→ What is being asked
Extract every line from the rows below that contains the string "left". Case counts.

→ Data records

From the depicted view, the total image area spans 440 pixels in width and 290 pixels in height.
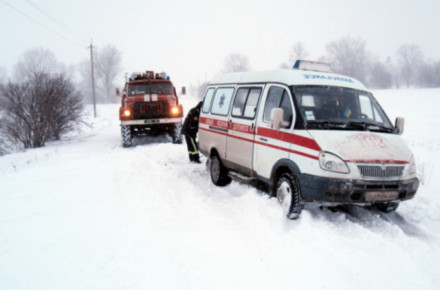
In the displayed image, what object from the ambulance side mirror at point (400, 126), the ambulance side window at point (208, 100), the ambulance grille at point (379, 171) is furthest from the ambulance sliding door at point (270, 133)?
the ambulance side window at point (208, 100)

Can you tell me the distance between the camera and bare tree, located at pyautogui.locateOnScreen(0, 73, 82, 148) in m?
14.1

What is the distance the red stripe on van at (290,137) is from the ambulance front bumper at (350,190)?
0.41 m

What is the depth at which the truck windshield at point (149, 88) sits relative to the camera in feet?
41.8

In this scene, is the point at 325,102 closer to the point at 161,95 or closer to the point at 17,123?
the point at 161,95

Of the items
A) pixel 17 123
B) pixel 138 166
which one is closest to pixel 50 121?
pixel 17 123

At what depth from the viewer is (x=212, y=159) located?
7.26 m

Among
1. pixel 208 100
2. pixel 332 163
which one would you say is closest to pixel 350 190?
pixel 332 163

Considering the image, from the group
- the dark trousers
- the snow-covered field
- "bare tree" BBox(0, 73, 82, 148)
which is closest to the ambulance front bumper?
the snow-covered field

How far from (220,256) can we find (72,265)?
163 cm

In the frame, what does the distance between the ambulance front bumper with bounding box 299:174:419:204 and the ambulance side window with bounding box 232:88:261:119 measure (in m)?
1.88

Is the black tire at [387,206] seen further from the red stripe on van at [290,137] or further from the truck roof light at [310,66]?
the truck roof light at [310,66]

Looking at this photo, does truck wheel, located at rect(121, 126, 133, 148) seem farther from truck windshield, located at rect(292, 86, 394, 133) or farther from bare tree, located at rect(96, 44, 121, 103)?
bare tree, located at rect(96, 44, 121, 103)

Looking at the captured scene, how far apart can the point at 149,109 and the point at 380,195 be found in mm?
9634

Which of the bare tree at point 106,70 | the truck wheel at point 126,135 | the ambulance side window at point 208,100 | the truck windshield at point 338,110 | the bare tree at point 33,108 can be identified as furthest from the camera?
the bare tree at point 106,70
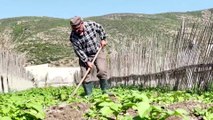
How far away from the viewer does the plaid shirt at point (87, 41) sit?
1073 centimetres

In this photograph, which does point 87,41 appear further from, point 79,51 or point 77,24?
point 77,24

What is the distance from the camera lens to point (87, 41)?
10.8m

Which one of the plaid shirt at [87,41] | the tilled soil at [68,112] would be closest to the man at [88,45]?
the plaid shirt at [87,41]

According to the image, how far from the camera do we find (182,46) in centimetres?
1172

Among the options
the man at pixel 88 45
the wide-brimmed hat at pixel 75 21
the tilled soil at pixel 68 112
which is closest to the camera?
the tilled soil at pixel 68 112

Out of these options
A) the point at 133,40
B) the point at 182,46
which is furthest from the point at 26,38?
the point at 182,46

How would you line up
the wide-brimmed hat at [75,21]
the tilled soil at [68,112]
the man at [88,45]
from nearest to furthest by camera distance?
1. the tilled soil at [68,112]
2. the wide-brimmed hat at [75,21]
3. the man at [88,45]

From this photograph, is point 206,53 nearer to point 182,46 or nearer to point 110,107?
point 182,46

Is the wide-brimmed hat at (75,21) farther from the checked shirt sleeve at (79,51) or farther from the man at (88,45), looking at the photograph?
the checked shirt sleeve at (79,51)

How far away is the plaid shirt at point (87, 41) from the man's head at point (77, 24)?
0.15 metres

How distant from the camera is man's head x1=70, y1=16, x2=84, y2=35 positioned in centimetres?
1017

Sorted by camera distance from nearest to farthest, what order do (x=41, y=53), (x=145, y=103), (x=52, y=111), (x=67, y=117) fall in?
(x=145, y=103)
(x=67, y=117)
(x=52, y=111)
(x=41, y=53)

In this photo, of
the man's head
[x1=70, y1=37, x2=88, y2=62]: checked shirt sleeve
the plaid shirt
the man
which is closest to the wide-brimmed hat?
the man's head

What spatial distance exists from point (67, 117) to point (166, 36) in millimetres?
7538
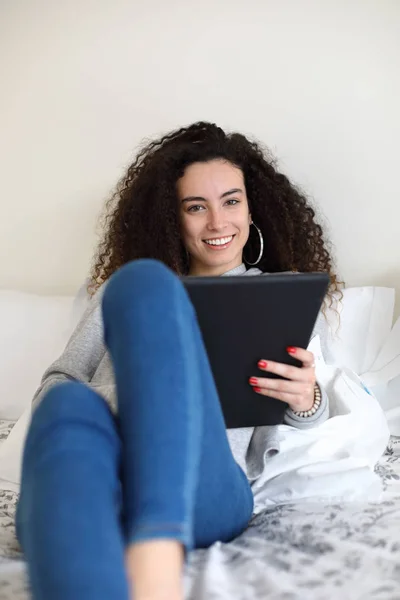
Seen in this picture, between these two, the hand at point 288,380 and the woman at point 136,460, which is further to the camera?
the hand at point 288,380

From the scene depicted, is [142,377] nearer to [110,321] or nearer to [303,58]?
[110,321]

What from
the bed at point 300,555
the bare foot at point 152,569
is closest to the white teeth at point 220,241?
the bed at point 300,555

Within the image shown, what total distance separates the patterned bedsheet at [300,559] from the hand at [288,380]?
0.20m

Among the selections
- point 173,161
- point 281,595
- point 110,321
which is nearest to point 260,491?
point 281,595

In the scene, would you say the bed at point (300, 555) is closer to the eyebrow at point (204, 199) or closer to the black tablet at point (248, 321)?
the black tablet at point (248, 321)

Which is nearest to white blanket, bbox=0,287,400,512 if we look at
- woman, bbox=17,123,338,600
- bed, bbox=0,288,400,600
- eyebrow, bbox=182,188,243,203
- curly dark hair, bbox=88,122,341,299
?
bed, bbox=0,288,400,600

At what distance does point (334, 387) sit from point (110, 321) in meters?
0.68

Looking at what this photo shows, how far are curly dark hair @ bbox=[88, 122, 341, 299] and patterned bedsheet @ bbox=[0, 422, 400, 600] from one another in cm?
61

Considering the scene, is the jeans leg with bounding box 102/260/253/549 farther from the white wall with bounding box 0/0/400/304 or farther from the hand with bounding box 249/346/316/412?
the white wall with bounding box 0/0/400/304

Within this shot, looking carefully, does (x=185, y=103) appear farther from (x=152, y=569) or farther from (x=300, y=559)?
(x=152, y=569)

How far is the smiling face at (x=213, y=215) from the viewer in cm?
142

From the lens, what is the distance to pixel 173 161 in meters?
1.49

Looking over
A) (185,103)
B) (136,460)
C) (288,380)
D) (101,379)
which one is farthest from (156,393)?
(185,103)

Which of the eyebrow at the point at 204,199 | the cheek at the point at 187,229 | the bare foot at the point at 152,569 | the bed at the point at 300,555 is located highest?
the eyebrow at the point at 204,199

--

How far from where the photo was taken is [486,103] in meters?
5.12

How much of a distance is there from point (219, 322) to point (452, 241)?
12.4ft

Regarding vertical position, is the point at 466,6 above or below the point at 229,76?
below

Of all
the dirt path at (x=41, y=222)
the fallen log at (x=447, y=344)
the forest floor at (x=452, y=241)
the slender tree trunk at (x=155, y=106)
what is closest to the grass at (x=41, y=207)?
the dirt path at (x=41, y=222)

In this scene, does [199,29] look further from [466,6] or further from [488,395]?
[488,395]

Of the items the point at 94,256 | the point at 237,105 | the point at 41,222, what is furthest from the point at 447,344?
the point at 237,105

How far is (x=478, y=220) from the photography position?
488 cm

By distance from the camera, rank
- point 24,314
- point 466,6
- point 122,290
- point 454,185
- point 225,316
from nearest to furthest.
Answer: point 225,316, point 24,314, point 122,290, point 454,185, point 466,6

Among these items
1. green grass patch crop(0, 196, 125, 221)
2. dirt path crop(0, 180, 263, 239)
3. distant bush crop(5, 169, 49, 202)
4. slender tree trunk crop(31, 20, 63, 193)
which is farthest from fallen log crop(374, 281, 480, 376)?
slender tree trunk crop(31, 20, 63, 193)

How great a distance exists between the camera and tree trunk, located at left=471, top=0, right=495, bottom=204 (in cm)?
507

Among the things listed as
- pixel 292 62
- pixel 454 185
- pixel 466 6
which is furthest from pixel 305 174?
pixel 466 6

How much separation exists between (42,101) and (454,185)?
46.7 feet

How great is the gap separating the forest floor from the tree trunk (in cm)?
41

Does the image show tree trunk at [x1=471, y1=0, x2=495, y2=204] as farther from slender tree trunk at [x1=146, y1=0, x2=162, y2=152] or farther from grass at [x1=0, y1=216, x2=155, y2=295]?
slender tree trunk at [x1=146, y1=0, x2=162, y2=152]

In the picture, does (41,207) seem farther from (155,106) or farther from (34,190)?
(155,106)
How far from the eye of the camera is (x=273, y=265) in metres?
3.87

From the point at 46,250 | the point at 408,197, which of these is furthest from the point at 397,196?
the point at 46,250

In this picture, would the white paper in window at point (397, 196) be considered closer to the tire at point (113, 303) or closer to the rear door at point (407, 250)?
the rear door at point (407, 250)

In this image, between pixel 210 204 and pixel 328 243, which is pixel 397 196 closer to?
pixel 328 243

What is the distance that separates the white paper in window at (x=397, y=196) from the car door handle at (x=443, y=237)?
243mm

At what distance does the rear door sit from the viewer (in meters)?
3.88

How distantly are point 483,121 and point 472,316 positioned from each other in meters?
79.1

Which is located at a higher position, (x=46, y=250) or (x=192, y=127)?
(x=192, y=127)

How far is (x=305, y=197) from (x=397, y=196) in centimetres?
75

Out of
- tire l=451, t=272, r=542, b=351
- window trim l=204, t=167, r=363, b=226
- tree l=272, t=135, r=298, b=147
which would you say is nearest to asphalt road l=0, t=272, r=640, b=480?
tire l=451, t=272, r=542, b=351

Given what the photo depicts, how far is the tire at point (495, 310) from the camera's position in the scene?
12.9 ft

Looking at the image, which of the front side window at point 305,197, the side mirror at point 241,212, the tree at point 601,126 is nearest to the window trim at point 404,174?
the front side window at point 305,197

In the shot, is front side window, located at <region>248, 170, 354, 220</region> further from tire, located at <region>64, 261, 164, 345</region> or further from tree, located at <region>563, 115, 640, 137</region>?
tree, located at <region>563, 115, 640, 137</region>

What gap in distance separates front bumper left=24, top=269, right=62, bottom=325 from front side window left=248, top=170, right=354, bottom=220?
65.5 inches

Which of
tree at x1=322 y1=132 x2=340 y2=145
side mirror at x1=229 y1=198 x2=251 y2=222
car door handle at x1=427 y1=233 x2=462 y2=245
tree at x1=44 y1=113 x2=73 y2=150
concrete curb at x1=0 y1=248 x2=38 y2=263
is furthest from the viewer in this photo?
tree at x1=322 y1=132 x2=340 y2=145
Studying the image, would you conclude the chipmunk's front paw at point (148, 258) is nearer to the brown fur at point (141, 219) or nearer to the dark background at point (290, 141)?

→ The reply
How great a distance exists between the camera and tree trunk, located at left=471, top=0, right=495, bottom=204 (in cm)?
What gap in distance separates front bumper left=24, top=269, right=62, bottom=325 from front side window left=248, top=170, right=354, bottom=220?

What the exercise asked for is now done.